I thought the same thing. Even if there is something that could have been interpreted that way (like "Valen Sinclair says that the One who Will Be will marry a human" or, alternatively, "The diminishment of Minbari souls didn't start with Valen and therefore what Delenn is doing won't help" or even "Minbari religious law traditionally forbids marriage outside of the caste, and I would think marriage outside the species would be even worse") I just can't imagine Lennier saying flat out that Delenn made a mistake in marrying Sheridan. So even if she didn't make it up, I think she made it sound worse than it was. It may just have been the typical adulterer's instinct to save the marriage by putting the blame on the person they're having an affair with. Or a way to make Lennier seem pathetic, and therefore less of a threat (and not someone Sheridan needs to worry about having around.)

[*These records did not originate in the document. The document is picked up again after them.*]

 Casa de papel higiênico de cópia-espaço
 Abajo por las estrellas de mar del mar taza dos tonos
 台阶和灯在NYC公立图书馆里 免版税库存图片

Or...if you see Delenn's behavior towards Lennier throughout the series as basically having an affair with him and asking him to take all the emotional and moral responsibility for it (which is certainly a plausible interpretation) then what she's doing here is just an extention of that. Maybe the diary actually says something like "I am starting to believe that Delenn loves me after all" and Delenn is so desperate not to acknowledge the truth of that, that she puts it all on him.
Although it would have been exceptionally OOC for Lennier to say anything against Sheridan, the way that he was close to Delenn in a way Sheridan just couldn't be meant Sheridan wasn't everything to her.

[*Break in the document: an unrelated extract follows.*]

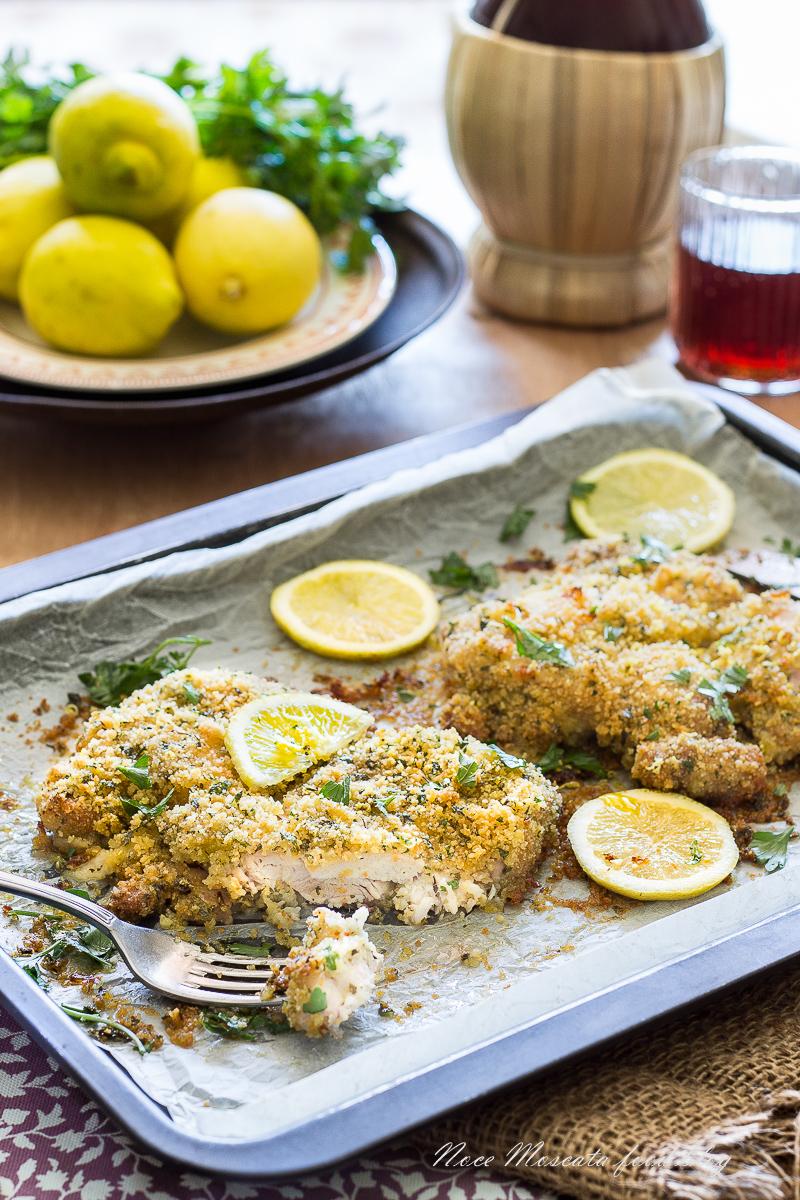 Sovracosce disossate di pollo al forno con pangrattato e limone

I think that's it. His existance is an implied criticism of Sheridan, and his relationship with Delenn points to places where Sheridan just can't or won't be there for Delenn. Which is one heck of a lot of Delenn's life, including all her past and all her life on Minbar.
Getting rid of Lennier wipes out part of Delenn's life, because there's no one around that she can share those parts of her life with now. It's terribly cruel to her, and I hate that we don't see how hard it is. Paradoxically, the hardest part might be how easy it is - that without Lennier, there's no one around who remembers her guilt, so she can pretend it doesn't exist. But that's cutting off a part of herself, and I will continue to maintain that she will not be whole until she comes back to it.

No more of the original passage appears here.